━━━━━ Material

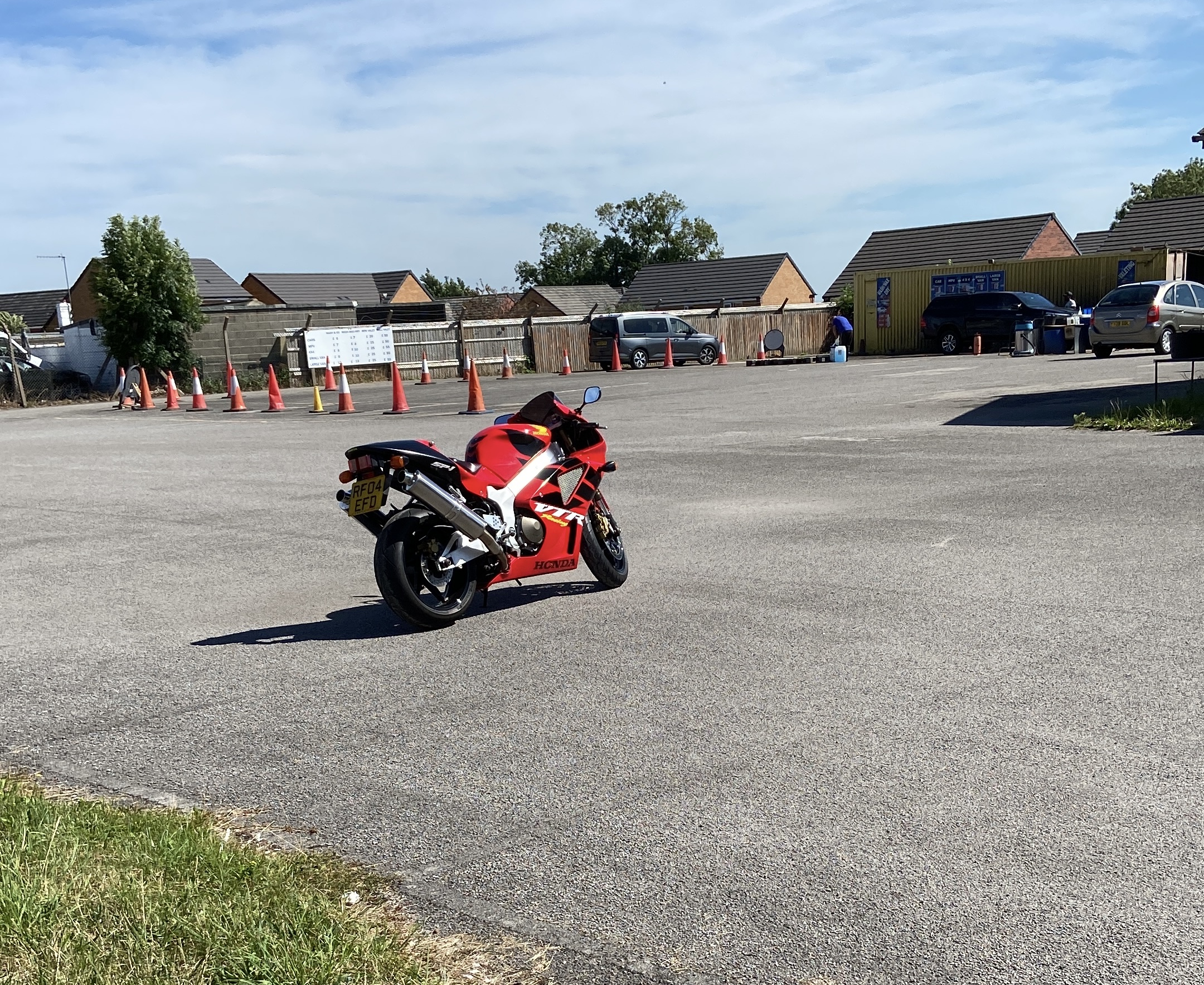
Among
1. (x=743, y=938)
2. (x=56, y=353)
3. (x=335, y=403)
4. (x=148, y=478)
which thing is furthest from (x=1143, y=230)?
(x=743, y=938)

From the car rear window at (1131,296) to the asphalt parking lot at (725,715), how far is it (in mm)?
18510

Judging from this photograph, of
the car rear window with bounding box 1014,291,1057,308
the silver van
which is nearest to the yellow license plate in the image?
the silver van

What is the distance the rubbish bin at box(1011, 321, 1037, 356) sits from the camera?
104 feet

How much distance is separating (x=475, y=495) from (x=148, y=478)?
7667 mm

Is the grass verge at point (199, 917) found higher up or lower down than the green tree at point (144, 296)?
lower down

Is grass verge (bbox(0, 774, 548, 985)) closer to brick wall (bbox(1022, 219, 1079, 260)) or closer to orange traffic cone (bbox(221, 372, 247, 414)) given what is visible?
orange traffic cone (bbox(221, 372, 247, 414))

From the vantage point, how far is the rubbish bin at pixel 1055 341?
32.3 m

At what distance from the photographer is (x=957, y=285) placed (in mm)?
40188

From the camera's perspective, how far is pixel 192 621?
6.88m

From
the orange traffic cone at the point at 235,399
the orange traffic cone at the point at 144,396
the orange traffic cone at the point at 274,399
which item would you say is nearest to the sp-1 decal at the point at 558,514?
the orange traffic cone at the point at 274,399

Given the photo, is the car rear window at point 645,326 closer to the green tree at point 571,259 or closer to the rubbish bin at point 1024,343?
the rubbish bin at point 1024,343

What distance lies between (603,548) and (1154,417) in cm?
892

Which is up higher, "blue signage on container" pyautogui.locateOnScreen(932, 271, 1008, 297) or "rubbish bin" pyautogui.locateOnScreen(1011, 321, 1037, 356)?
"blue signage on container" pyautogui.locateOnScreen(932, 271, 1008, 297)

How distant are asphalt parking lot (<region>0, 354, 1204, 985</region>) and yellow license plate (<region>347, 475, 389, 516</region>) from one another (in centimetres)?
67
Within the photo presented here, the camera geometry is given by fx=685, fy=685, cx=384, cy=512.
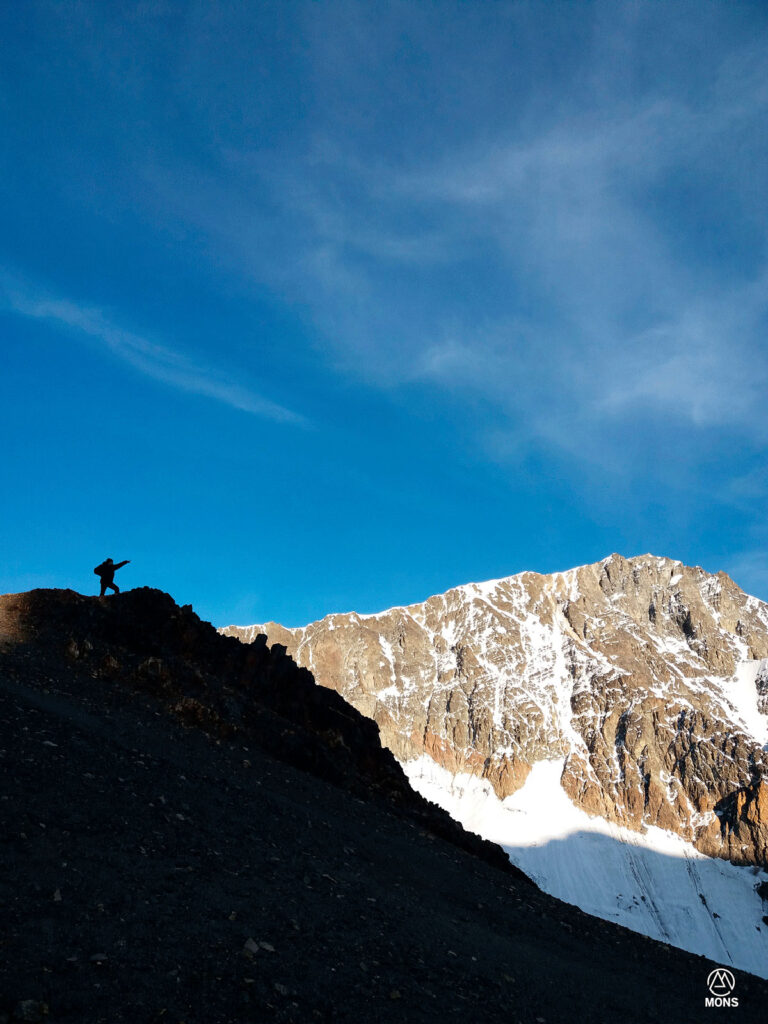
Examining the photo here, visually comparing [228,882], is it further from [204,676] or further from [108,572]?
[108,572]

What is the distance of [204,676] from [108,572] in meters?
7.50

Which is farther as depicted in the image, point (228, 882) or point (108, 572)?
point (108, 572)

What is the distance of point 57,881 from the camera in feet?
36.7

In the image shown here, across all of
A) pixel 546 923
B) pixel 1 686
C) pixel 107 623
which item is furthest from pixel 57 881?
pixel 107 623

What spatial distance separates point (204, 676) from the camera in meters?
29.3

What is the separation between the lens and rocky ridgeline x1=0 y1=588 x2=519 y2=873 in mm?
25922

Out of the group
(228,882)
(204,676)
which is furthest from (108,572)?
(228,882)

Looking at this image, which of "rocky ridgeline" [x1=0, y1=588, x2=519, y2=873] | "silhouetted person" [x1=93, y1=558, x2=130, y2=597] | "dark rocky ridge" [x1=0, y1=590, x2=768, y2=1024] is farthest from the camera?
"silhouetted person" [x1=93, y1=558, x2=130, y2=597]

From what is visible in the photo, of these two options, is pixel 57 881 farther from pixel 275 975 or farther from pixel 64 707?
pixel 64 707

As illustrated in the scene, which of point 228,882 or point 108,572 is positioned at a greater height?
point 108,572

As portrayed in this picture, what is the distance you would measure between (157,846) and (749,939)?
233591 millimetres

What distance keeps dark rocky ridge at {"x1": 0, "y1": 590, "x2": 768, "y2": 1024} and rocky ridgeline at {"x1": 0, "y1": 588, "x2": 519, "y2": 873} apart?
130mm

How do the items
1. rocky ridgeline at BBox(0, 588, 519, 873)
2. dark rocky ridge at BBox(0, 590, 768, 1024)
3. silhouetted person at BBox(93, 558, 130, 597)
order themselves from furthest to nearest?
silhouetted person at BBox(93, 558, 130, 597), rocky ridgeline at BBox(0, 588, 519, 873), dark rocky ridge at BBox(0, 590, 768, 1024)

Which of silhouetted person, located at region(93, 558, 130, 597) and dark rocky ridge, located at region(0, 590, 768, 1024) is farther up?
silhouetted person, located at region(93, 558, 130, 597)
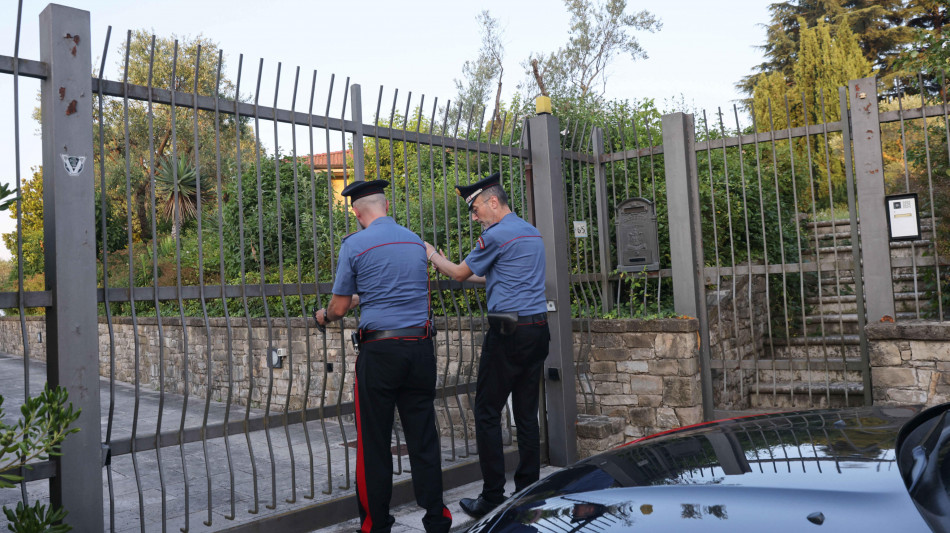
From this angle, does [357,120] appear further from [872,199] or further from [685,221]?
[872,199]

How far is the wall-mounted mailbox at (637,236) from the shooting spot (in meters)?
6.43

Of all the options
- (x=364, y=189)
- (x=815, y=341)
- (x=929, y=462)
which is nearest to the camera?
(x=929, y=462)

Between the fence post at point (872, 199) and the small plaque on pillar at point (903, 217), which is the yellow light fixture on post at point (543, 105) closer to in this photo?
the fence post at point (872, 199)

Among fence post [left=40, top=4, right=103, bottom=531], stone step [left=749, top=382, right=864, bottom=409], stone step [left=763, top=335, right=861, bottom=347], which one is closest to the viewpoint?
fence post [left=40, top=4, right=103, bottom=531]

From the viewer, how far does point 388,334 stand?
352 centimetres

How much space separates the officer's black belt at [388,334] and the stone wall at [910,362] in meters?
3.74

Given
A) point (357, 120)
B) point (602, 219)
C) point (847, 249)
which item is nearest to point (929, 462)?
point (357, 120)

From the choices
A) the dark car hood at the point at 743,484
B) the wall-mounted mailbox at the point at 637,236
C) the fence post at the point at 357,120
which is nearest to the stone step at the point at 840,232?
the wall-mounted mailbox at the point at 637,236

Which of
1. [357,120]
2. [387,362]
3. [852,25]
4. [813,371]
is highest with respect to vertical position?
[852,25]

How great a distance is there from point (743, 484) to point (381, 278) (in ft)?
7.31

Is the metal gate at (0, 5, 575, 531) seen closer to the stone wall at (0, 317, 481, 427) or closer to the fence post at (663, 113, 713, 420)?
the stone wall at (0, 317, 481, 427)

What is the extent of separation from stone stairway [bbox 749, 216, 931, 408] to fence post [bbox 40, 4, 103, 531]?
4.96 metres

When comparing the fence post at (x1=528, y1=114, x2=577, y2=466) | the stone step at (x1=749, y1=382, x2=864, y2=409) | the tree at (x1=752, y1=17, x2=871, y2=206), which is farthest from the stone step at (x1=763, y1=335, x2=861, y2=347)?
the tree at (x1=752, y1=17, x2=871, y2=206)

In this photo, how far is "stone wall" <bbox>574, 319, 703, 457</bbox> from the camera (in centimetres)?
611
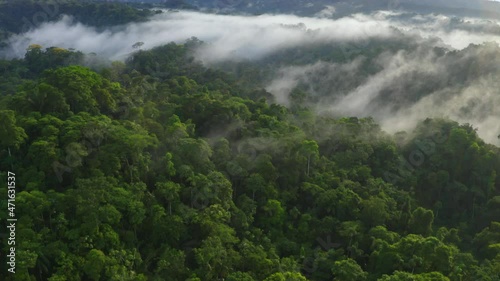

━━━━━━━━━━

Problem details:
Lay out the lines as a Markdown table with the columns Row and Line, giving each line a row number and skipping blank lines. Start at the line that contains "How much space" and end after the line that contains "4.96 metres", and include no other lines.

Solution for this problem:
| Row | Line |
|---|---|
| 1 | How much space separates the officer's black belt at [388,334] and the stone wall at [910,362] in meters? |
| 2 | 3.74 |
| 3 | Given |
| 4 | A) point (357, 120) |
| 5 | B) point (602, 219) |
| 6 | C) point (847, 249) |
| 7 | which item is nearest to point (929, 462)? |
| 8 | point (357, 120) |
| 9 | From the choices |
| 10 | A) the dark car hood at the point at 743,484 |
| 11 | B) the wall-mounted mailbox at the point at 637,236 |
| 12 | C) the fence post at the point at 357,120 |
| 13 | which is nearest to the stone step at the point at 840,232? |
| 14 | the wall-mounted mailbox at the point at 637,236 |
| 15 | Which of |
| 16 | 1. [357,120] |
| 17 | 2. [387,362] |
| 18 | 3. [852,25] |
| 19 | 4. [813,371] |
| 20 | is highest with respect to vertical position? |
| 21 | [852,25] |
| 22 | How great a distance is there from point (743, 484) to point (381, 278) (in ft)? |
| 23 | 7.31 |
| 24 | Is the metal gate at (0, 5, 575, 531) seen closer to the stone wall at (0, 317, 481, 427) or closer to the fence post at (663, 113, 713, 420)? |
| 25 | the stone wall at (0, 317, 481, 427) |
| 26 | What is the extent of separation from stone stairway [bbox 749, 216, 931, 408] to fence post [bbox 40, 4, 103, 531]? |
| 27 | 4.96 metres |